§ **DATA PROVIDED**
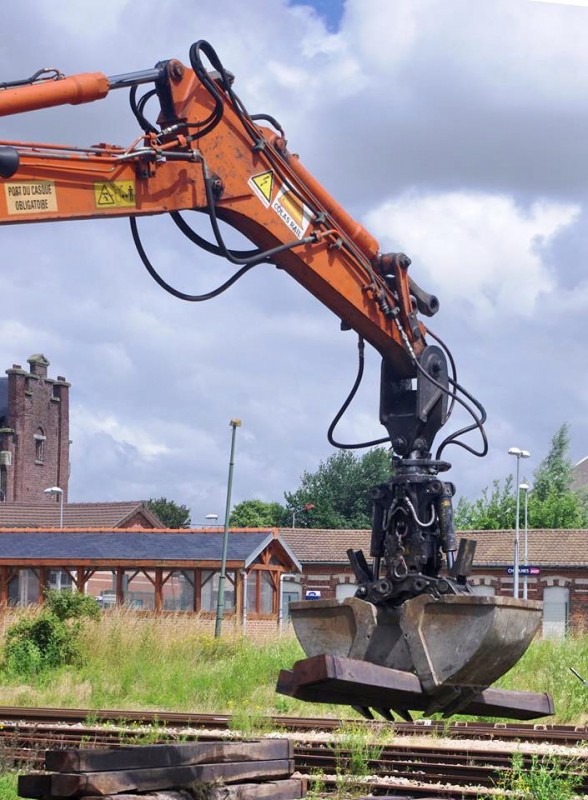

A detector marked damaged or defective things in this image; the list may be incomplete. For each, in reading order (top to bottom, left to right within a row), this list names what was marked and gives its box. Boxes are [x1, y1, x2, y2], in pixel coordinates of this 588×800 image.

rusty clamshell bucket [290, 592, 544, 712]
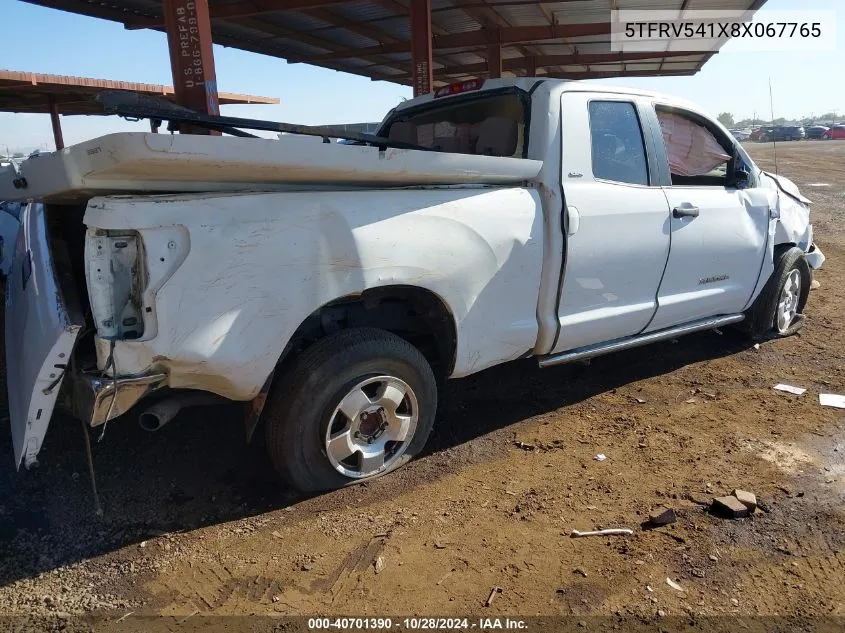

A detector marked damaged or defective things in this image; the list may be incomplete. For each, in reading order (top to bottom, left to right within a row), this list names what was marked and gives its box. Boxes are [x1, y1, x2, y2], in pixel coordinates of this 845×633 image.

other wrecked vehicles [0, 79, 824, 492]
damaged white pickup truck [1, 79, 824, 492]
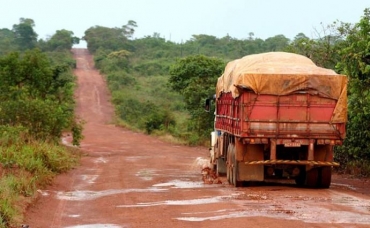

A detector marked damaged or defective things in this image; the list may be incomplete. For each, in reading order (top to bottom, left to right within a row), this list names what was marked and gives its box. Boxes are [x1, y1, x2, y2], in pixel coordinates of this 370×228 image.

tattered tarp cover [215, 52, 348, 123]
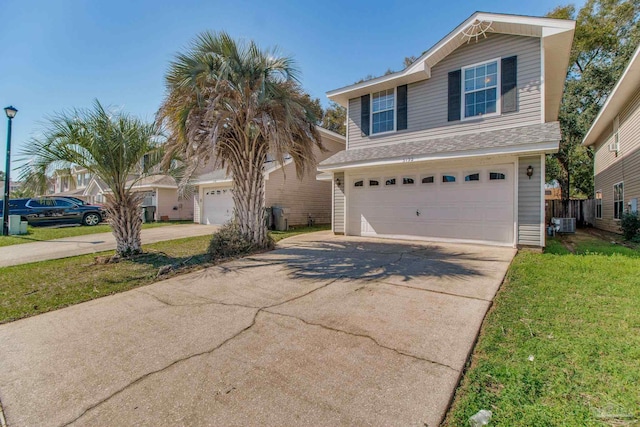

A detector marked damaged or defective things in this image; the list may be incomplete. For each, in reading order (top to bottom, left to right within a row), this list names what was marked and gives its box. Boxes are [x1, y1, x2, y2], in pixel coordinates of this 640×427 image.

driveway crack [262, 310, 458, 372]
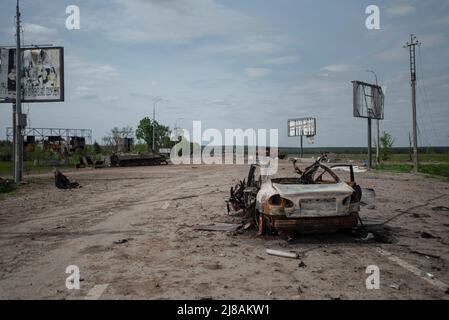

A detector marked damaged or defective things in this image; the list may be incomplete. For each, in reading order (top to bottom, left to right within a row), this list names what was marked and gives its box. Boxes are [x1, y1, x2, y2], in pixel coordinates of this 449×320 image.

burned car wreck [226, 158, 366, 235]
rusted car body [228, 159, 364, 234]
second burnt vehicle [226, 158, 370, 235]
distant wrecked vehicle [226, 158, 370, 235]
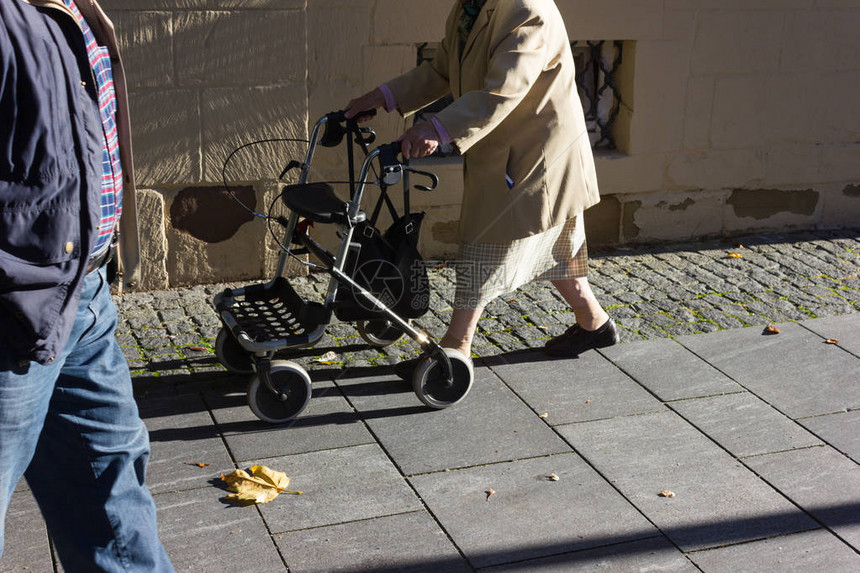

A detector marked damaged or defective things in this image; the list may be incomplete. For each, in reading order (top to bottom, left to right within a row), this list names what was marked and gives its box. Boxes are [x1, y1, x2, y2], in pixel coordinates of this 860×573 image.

§ **EXERCISE GOAL**
Restate each line above exactly, keeping pictures out.

§ **WRITTEN RESPONSE**
A detector marked damaged or defective things in this image; the list may be incomplete. For each, in reading order (top to bottom, left to right within a row), this list names what was marked and gives its box. Boxes are [x1, y1, x2, y2], in pixel coordinates of this 588×800 image.

rusty clamshell bucket [290, 592, 544, 712]

A detector marked damaged or defective things in this image; the list may be incomplete. For each, in reading order (top to bottom, left to right within a row), this list names what was marked and gives its box. Boxes are [x1, y1, x2, y2], in pixel coordinates of this 845×633 image.

other wrecked vehicles [0, 79, 824, 492]
damaged white pickup truck [1, 79, 824, 492]

A detector marked damaged or defective things in this image; the list may be incomplete. For each, in reading order (top to bottom, left to right within a row), this list names what was marked and gives its box. Boxes are [x1, y1, x2, y2], in pixel coordinates of this 370×228 image.

tattered tarp cover [215, 52, 348, 123]

A detector marked damaged or defective things in this image; the list may be incomplete. For each, in reading order (top to bottom, left to right within a row), this list names what was marked and gives its box. Boxes are [x1, y1, x2, y2], in pixel coordinates of this 640×427 image.

driveway crack [262, 310, 458, 372]

A detector marked damaged or defective things in this image; the list may be incomplete. For each, in reading order (top to bottom, left to right within a row), this list names what was marked and gives its box. Boxes are [x1, y1, x2, y2], in pixel coordinates of this 449×320 image.

burned car wreck [226, 158, 366, 235]
rusted car body [228, 159, 364, 234]
second burnt vehicle [226, 158, 370, 235]
distant wrecked vehicle [226, 158, 370, 235]

A detector marked damaged or defective things in this image; the list may be incomplete. For each, in reading order (top to bottom, left to right within a row), this list names what was marked and gives its box. Boxes are [x1, y1, x2, y2], in pixel coordinates of this 860×573 image.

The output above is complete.